WHAT YOU ARE ASKED TO DO | Please retype all of the following entries exactly.

[Saved entries]

=== Begin Enclosure ===

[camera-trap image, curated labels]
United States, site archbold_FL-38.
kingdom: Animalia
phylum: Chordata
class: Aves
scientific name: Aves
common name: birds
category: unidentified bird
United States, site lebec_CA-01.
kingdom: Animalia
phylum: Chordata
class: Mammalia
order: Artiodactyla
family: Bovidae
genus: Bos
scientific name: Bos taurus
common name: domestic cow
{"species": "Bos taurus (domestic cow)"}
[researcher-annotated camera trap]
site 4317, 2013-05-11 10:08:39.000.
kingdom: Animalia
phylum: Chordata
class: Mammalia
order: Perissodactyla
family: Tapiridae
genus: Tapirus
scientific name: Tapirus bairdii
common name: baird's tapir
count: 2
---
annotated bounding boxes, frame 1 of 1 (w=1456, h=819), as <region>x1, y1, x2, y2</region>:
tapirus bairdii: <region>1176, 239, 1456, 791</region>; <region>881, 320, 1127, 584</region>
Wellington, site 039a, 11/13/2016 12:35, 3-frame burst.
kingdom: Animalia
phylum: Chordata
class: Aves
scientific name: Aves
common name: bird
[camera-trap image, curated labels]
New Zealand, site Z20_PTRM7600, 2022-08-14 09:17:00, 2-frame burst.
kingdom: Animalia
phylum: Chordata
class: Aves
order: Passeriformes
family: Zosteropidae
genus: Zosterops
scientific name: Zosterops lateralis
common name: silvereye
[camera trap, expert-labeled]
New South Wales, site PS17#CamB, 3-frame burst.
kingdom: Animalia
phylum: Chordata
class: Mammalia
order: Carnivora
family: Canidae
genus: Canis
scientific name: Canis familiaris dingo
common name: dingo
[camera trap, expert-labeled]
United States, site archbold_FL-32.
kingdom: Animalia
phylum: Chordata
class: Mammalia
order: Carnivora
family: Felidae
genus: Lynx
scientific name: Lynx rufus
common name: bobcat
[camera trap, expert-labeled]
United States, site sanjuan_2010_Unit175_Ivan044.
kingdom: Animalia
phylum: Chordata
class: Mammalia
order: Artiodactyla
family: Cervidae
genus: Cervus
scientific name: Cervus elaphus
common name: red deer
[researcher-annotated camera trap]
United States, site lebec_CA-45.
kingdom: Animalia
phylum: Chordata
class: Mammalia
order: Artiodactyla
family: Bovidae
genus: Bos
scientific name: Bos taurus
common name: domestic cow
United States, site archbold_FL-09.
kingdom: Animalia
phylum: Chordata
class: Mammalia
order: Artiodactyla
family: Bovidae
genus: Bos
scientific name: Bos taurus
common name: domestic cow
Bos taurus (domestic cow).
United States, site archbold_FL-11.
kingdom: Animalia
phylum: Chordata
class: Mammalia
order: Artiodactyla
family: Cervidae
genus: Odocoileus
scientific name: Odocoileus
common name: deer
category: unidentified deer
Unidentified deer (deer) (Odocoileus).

=== End Enclosure ===

WRITTEN RESPONSE |
[camera-trap image, curated labels]
United States, site archbold_FL-38.
kingdom: Animalia
phylum: Chordata
class: Aves
scientific name: Aves
common name: birds
category: unidentified bird
United States, site lebec_CA-01.
kingdom: Animalia
phylum: Chordata
class: Mammalia
order: Artiodactyla
family: Bovidae
genus: Bos
scientific name: Bos taurus
common name: domestic cow
{"species": "Bos taurus (domestic cow)"}
[researcher-annotated camera trap]
site 4317, 2013-05-11 10:08:39.000.
kingdom: Animalia
phylum: Chordata
class: Mammalia
order: Perissodactyla
family: Tapiridae
genus: Tapirus
scientific name: Tapirus bairdii
common name: baird's tapir
count: 2
---
annotated bounding boxes, frame 1 of 1 (w=1456, h=819), as <region>x1, y1, x2, y2</region>:
tapirus bairdii: <region>1176, 239, 1456, 791</region>; <region>881, 320, 1127, 584</region>
Wellington, site 039a, 11/13/2016 12:35, 3-frame burst.
kingdom: Animalia
phylum: Chordata
class: Aves
scientific name: Aves
common name: bird
[camera-trap image, curated labels]
New Zealand, site Z20_PTRM7600, 2022-08-14 09:17:00, 2-frame burst.
kingdom: Animalia
phylum: Chordata
class: Aves
order: Passeriformes
family: Zosteropidae
genus: Zosterops
scientific name: Zosterops lateralis
common name: silvereye
[camera trap, expert-labeled]
New South Wales, site PS17#CamB, 3-frame burst.
kingdom: Animalia
phylum: Chordata
class: Mammalia
order: Carnivora
family: Canidae
genus: Canis
scientific name: Canis familiaris dingo
common name: dingo
[camera trap, expert-labeled]
United States, site archbold_FL-32.
kingdom: Animalia
phylum: Chordata
class: Mammalia
order: Carnivora
family: Felidae
genus: Lynx
scientific name: Lynx rufus
common name: bobcat
[camera trap, expert-labeled]
United States, site sanjuan_2010_Unit175_Ivan044.
kingdom: Animalia
phylum: Chordata
class: Mammalia
order: Artiodactyla
family: Cervidae
genus: Cervus
scientific name: Cervus elaphus
common name: red deer
[researcher-annotated camera trap]
United States, site lebec_CA-45.
kingdom: Animalia
phylum: Chordata
class: Mammalia
order: Artiodactyla
family: Bovidae
genus: Bos
scientific name: Bos taurus
common name: domestic cow
United States, site archbold_FL-09.
kingdom: Animalia
phylum: Chordata
class: Mammalia
order: Artiodactyla
family: Bovidae
genus: Bos
scientific name: Bos taurus
common name: domestic cow
Bos taurus (domestic cow).
United States, site archbold_FL-11.
kingdom: Animalia
phylum: Chordata
class: Mammalia
order: Artiodactyla
family: Cervidae
genus: Odocoileus
scientific name: Odocoileus
common name: deer
category: unidentified deer
Unidentified deer (deer) (Odocoileus).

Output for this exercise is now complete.